LONGFORM LIVES ON
WITH SOME OF THE MOST ANTICIPATED ALBUMS SET TO DROP THIS YEAR, WE LOOK AT HOW THE HUMBLE LP HAS BEEN RESURRECTED BIGGER, LONGER AND BETTER
“THE ALBUM IS DEAD!” Just a few years ago, this was the cry of the music industry. Streaming was in; buying was out. Instead of grand opuses, artists – particularly in pop, EDM and RNB circles – were dropping a continuous stream of singles, EPS or one-off collabs, because that’s how their fans seemed to be consuming it. With streaming came the fast-food version of the music industry; bitesized snacks from our favourite artists that may have satiated our hunger, but didn’t offer any nutritional value.
Today, long-form authenticity and craft is returning to music, and not just as part of a niche vinyl revival. If the myriad rumours are to be believed, Rihanna, Beyoncé, Lana Del Rey, Frank Ocean, Kendrick Lamar, Grimes, Sky Ferreira, Jay-z and Kanye West will all drop albums this year, and LP hype is more valid than ever. Solange already surprised us with her ode to Houston, When I Get
Home, a beautifully personal, jazz-infused record that was accompanied by an epic
33-minute music video. Then there’s Ariana Grande’s heart-on-sleeve-meets-hair-flick LP
Thank U, Next, which dropped six months after Sweetener (no mean feat). Cardi B used her debut to prove she was more than a glorified hitmaker, but a true storyteller.

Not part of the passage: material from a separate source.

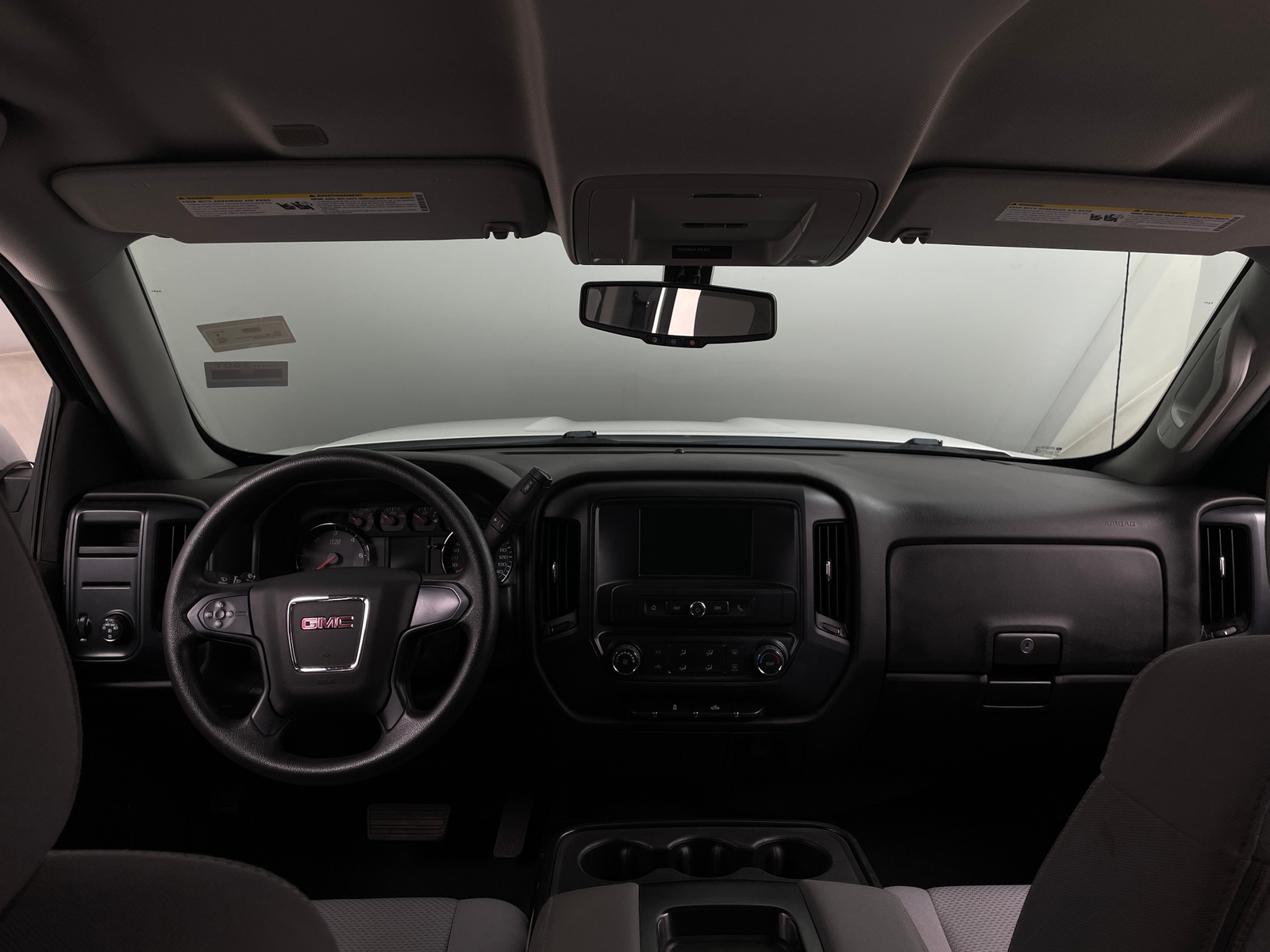 Thumbnail: 2019 GMC Sierra 1500 - 3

Also consider the Lemonade effect – Beyoncé’s 2016 release setting the benchmark for visual accompaniments, pushing the music video to a cinematic level not seen since MTV’S genesis. Now that albums aren’t constricted by physical space, data or time (like storage on a CD), they’re longer than ever — just look at Drake’s
almost-90-minute Scorpion. “Gone are the days of traditional release plans,” says music publicist Rachel Joneswilliams. “Artists are challenging themselves and the boundaries of creativity are being pushed to create cut-through moments that are meaningful and that are released strategically enough that they dominate platforms and generate talkability.” The link between musician and fan has never been closer. “Artists have the ability to tell their stories to an audience directly without having to rely on old-school ideologies of press and media. They’re taking ownership of their art and cultivating their own space, without interference to the vision.”
The album as we know it has evolved. As for 2019’s most anticipated LP releases, they just may be the most genuine output we’ve seen from those musicians to date. Notes Jones-williams: “Artists now hold the power.” And that’s something to tune in to.